Recently, I spoke with a woman with a very successful and exciting career. She travels around the world doing business with all sorts of people and cultures. She also has had a very satisfying personal life with a healthy and happy partnership—until recently. Lately, her travel schedule is causing tension between her and her partner. He doesn’t always feel comfortable with where she goes and what she does, and being separated is getting old…
This is not an uncommon scenario for couples with successful careers that entail heavy travel.
So, the question is—what should this woman do? Should she get off the road? Should she change careers? Should she leave her partner? Or, can she find ways to adapt and care for the situation so she doesn’t have to compromise too much of her career or love relationship?
I believe its possible to have a successful career and healthy, happy love relationship but it takes effort and intention.
Here are 3 ways to do that:
Create a plan of action. Look at the calendar, create a schedule, and mark blocks of time where you’re going to be at home and when you’re on the road—and stick to it. When you’re home, go over the schedule with your partner. Get their buy-in on what kind of schedule you’ll both keep. Discuss where you need to make compromises or sacrifices to meet the needs of your relationship. At same time, go over your schedule with your boss, colleagues, and/or stakeholders. Get their buy-in. Like you did with your partner, ascertain where compromises might have to be made so that you can meet demands of job.

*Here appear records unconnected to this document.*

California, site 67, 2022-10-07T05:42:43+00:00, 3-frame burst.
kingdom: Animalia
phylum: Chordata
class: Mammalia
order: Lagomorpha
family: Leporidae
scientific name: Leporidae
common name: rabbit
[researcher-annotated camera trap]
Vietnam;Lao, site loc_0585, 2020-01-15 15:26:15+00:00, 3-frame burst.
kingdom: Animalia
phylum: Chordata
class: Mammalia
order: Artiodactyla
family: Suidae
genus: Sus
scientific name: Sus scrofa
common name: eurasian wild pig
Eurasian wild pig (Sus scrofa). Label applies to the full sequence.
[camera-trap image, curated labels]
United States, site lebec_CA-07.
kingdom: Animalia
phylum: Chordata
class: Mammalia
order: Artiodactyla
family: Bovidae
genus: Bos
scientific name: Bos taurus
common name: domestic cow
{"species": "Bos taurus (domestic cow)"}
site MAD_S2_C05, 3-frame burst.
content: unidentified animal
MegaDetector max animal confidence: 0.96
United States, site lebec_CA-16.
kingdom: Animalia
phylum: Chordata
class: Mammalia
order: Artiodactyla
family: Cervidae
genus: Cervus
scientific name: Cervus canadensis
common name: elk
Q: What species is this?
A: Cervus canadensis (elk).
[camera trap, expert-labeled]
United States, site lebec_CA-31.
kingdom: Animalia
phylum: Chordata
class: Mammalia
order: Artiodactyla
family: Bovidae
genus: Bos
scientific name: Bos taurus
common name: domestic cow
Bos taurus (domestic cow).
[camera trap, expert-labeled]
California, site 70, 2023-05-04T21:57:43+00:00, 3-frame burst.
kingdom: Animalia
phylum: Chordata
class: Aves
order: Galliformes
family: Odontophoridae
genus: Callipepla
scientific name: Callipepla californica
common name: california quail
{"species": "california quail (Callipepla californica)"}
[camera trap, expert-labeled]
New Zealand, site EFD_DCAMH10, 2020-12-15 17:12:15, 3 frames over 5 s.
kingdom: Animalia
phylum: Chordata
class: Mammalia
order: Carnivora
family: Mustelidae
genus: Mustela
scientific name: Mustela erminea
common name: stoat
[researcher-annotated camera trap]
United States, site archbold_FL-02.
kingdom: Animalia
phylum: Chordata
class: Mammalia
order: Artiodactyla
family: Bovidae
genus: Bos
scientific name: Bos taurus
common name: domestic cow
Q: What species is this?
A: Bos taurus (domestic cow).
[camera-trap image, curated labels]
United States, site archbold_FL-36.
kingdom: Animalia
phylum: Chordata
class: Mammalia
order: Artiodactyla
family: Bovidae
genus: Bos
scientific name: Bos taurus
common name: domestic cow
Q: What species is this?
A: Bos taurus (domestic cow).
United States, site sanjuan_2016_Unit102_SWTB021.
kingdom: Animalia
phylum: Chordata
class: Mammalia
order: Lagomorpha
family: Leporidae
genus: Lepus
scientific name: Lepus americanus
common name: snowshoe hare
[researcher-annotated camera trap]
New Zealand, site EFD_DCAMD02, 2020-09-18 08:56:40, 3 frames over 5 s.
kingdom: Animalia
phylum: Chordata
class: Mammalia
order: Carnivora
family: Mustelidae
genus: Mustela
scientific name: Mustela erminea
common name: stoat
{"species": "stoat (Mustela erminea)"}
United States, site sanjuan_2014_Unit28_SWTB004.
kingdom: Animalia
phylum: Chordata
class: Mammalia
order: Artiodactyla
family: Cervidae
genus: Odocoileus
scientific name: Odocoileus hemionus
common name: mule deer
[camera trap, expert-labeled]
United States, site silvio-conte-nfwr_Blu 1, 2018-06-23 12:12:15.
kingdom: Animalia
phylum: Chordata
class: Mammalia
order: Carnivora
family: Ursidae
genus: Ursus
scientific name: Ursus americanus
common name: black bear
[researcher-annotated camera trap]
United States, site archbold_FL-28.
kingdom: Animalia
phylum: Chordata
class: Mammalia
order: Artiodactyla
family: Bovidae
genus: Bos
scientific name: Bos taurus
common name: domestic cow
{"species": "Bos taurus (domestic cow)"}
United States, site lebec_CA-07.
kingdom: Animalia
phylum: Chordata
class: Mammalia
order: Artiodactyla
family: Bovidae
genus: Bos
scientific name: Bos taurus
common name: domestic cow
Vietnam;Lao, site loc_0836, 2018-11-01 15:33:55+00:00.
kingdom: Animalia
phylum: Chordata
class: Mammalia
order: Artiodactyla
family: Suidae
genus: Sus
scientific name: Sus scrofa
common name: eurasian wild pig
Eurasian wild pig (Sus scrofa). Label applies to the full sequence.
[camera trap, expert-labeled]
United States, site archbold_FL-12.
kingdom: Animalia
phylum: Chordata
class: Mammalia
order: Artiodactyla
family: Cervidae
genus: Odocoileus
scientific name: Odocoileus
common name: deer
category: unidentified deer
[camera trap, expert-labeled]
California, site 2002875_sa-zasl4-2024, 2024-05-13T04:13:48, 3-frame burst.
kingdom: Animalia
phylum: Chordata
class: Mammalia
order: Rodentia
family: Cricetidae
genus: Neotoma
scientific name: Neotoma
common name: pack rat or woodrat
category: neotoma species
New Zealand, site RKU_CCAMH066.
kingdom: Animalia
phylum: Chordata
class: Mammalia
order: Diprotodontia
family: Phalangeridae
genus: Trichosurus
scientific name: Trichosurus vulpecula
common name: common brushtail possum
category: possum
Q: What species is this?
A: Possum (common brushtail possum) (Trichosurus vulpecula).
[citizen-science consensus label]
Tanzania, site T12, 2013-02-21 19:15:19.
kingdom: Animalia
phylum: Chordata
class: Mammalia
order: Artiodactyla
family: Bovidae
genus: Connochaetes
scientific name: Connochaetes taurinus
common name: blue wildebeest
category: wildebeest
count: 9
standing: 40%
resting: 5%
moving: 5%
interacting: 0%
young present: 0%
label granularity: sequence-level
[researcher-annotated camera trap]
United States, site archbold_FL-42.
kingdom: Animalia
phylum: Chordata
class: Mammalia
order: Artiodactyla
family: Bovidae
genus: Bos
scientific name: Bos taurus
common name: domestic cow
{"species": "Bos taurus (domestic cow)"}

Involve your partner. Create opportunities to fold your partner into your travel life. Speak on the phone in evenings and mornings. Use Skype or Facetime to encourage more intimacy. If you can, take them traveling with you. Create a separate budget for them to join you on trips where you can explore exotic places and new cultures during the times you aren’t working.
Set a long-term plan. Talk about your hopes and dreams for the future. Then, create a plan for what that looks like and how to operationalize it. This will make you and your partner comfortable that you won’t be separated forever and will one day enjoy everyday life together.
Tension often builds when couples are apart. To cultivate and maintain intimacy, follow these 6 tips while on the road.
1) Send loving texts to each other every day.
2) As you see reading materials you like, send them to your partner.
3) If you’re in a cool location, send pictures of food or the sites you’ve seen.
4) If your partner enjoys public shout-outs, express kudos over social media.
5) Make plans to look forward to, like a dinner or a show.
6) Carve out time for romance when you’re physically together.
If you travel a lot, it’s so important to reassure your partner as much as possible that they and your relationship are a priority. You can have it all—but it requires patience and communication.